* _PROBLEM TO SOLVE_:
Return the listing below word for word.

* _RECORDS FOR PROCESSING_:
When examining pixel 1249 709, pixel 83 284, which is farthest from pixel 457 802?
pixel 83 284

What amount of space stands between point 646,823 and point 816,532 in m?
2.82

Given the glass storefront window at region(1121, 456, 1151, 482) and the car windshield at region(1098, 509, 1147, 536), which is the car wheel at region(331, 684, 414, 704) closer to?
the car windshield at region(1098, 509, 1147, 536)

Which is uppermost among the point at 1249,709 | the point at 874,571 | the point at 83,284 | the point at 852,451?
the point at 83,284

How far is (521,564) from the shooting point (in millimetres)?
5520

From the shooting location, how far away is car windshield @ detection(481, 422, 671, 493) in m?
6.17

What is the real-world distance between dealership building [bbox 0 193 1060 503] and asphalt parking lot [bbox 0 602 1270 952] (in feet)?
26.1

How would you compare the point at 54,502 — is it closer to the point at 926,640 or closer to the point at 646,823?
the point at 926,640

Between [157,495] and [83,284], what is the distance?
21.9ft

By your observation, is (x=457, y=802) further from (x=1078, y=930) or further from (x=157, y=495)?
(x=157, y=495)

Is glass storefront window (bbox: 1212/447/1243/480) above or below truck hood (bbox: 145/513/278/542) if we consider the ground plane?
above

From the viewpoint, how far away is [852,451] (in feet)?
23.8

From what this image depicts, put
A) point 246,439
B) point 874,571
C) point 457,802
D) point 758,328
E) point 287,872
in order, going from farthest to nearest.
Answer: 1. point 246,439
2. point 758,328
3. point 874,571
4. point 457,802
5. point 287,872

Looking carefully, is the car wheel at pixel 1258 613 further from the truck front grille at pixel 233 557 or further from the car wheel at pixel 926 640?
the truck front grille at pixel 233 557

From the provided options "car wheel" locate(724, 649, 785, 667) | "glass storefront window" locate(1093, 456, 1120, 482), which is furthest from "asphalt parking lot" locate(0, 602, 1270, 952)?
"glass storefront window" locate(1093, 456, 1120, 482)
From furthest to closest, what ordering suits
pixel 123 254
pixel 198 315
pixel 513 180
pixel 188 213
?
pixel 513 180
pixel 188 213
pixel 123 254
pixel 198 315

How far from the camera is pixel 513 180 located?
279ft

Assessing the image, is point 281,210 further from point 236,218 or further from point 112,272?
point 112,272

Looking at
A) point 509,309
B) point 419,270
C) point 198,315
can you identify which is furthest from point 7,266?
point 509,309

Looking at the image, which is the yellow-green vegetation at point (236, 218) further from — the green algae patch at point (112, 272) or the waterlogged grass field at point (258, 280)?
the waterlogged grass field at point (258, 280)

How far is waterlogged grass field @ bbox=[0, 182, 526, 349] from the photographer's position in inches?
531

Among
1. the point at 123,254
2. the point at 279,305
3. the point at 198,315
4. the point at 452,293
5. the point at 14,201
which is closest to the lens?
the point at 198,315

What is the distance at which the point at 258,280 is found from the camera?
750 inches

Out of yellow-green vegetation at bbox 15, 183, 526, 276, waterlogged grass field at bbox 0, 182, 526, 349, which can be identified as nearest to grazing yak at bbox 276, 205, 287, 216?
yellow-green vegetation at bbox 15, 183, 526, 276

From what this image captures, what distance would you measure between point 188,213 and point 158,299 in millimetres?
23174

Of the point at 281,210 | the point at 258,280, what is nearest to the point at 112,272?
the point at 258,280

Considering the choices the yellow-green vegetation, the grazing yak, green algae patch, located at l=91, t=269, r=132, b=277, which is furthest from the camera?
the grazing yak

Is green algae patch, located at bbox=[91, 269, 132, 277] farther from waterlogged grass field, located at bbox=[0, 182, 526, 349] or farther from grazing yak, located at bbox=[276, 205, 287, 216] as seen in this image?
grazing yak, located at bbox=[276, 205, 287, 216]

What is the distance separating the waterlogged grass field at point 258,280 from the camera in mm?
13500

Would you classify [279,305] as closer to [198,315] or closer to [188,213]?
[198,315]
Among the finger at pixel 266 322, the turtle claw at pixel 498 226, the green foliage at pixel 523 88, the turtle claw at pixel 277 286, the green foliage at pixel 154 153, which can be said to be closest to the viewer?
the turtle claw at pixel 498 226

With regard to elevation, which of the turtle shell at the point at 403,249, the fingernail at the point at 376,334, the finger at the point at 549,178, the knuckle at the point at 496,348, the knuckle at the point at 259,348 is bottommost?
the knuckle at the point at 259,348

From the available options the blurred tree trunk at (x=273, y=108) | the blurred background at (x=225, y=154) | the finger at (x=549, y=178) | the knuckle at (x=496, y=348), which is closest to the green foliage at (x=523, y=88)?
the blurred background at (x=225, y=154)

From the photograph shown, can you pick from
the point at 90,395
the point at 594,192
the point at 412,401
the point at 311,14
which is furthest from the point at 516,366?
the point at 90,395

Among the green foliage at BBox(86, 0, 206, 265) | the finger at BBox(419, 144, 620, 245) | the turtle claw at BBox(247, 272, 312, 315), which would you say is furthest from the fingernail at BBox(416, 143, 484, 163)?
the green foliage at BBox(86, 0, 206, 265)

* _FULL RESPONSE_:
When examining pixel 1249 709, pixel 83 284, which is farthest from pixel 457 802?
pixel 83 284

What amount of space stands between point 646,823 and point 816,532 in m?
2.82

Given the glass storefront window at region(1121, 456, 1151, 482) and the car windshield at region(1098, 509, 1147, 536), which is the car wheel at region(331, 684, 414, 704) closer to?
the car windshield at region(1098, 509, 1147, 536)

Which is uppermost among the point at 1249,709 | the point at 874,571 | the point at 83,284 | the point at 852,451?
the point at 83,284

How far is (521,564) from the shooting point (in millimetres)?
5520

From the shooting location, how far away is car windshield @ detection(481, 422, 671, 493) in m?
6.17

What is the real-world distance between dealership building [bbox 0 193 1060 503] and asphalt parking lot [bbox 0 602 1270 952] (in feet)?
26.1

How would you compare the point at 54,502 — is it closer to the point at 926,640 or closer to the point at 646,823?
the point at 926,640

Between [157,495] and [83,284], what is the distance?
21.9ft

By your observation, is (x=457, y=802) further from (x=1078, y=930) or further from (x=157, y=495)?
(x=157, y=495)

Is glass storefront window (bbox: 1212/447/1243/480) above or below truck hood (bbox: 145/513/278/542) if we consider the ground plane?
above

From the viewpoint, how far away is [852,451] (in feet)?
23.8

From what this image depicts, put
A) point 246,439
B) point 874,571
C) point 457,802
D) point 758,328
E) point 287,872
in order, going from farthest to nearest.
Answer: 1. point 246,439
2. point 758,328
3. point 874,571
4. point 457,802
5. point 287,872

Looking carefully, is the car wheel at pixel 1258 613 further from the truck front grille at pixel 233 557 or further from the car wheel at pixel 926 640?
the truck front grille at pixel 233 557

From the provided options "car wheel" locate(724, 649, 785, 667) | "glass storefront window" locate(1093, 456, 1120, 482), which is furthest from "asphalt parking lot" locate(0, 602, 1270, 952)?
"glass storefront window" locate(1093, 456, 1120, 482)
From furthest to closest, what ordering suits
pixel 123 254
pixel 198 315
pixel 513 180
pixel 188 213
?
pixel 513 180
pixel 188 213
pixel 123 254
pixel 198 315

How far from the camera is pixel 513 180 located?
279ft

Assessing the image, is point 281,210 further from point 236,218 or further from point 112,272?
point 112,272

Looking at
A) point 509,309
B) point 419,270
C) point 198,315
can you identify which is furthest from point 7,266?
point 509,309

Looking at the image, which is the yellow-green vegetation at point (236, 218) further from — the green algae patch at point (112, 272) or the waterlogged grass field at point (258, 280)?
the waterlogged grass field at point (258, 280)

How far is waterlogged grass field @ bbox=[0, 182, 526, 349] from the photographer's position in inches?
531

Among
1. the point at 123,254
2. the point at 279,305
3. the point at 198,315
4. the point at 452,293
5. the point at 14,201
which is closest to the lens?
the point at 198,315

What is the distance at which the point at 258,280 is found from the camera?
750 inches

Out of yellow-green vegetation at bbox 15, 183, 526, 276, waterlogged grass field at bbox 0, 182, 526, 349, which can be identified as nearest to grazing yak at bbox 276, 205, 287, 216?
yellow-green vegetation at bbox 15, 183, 526, 276

From what this image captures, what distance would you measure between point 188,213 and point 158,299 in millimetres?
23174

Of the point at 281,210 | the point at 258,280, what is nearest to the point at 112,272?
the point at 258,280

Considering the choices the yellow-green vegetation, the grazing yak, green algae patch, located at l=91, t=269, r=132, b=277, which is furthest from the camera?
the grazing yak

Is green algae patch, located at bbox=[91, 269, 132, 277] farther from waterlogged grass field, located at bbox=[0, 182, 526, 349] or farther from grazing yak, located at bbox=[276, 205, 287, 216] as seen in this image?
grazing yak, located at bbox=[276, 205, 287, 216]

What is the distance separating the waterlogged grass field at point 258,280 from the camera in mm?
13500

Would you classify [279,305] as closer to [198,315] or closer to [188,213]?
[198,315]
Among the finger at pixel 266 322, the turtle claw at pixel 498 226, the green foliage at pixel 523 88, the turtle claw at pixel 277 286, the green foliage at pixel 154 153, which can be said to be closest to the viewer?
the turtle claw at pixel 498 226

With regard to elevation, which of the turtle shell at the point at 403,249, the fingernail at the point at 376,334, the finger at the point at 549,178, the knuckle at the point at 496,348, the knuckle at the point at 259,348 is bottommost?
the knuckle at the point at 259,348

From the available options the blurred tree trunk at (x=273, y=108) | the blurred background at (x=225, y=154) | the finger at (x=549, y=178) | the knuckle at (x=496, y=348), which is closest to the green foliage at (x=523, y=88)?
the blurred background at (x=225, y=154)

From the photograph shown, can you pick from
the point at 90,395
the point at 594,192
the point at 412,401
the point at 311,14
which is furthest from the point at 516,366?
the point at 90,395

Among the green foliage at BBox(86, 0, 206, 265) | the finger at BBox(419, 144, 620, 245) | the turtle claw at BBox(247, 272, 312, 315), which would you say is furthest from the fingernail at BBox(416, 143, 484, 163)?
the green foliage at BBox(86, 0, 206, 265)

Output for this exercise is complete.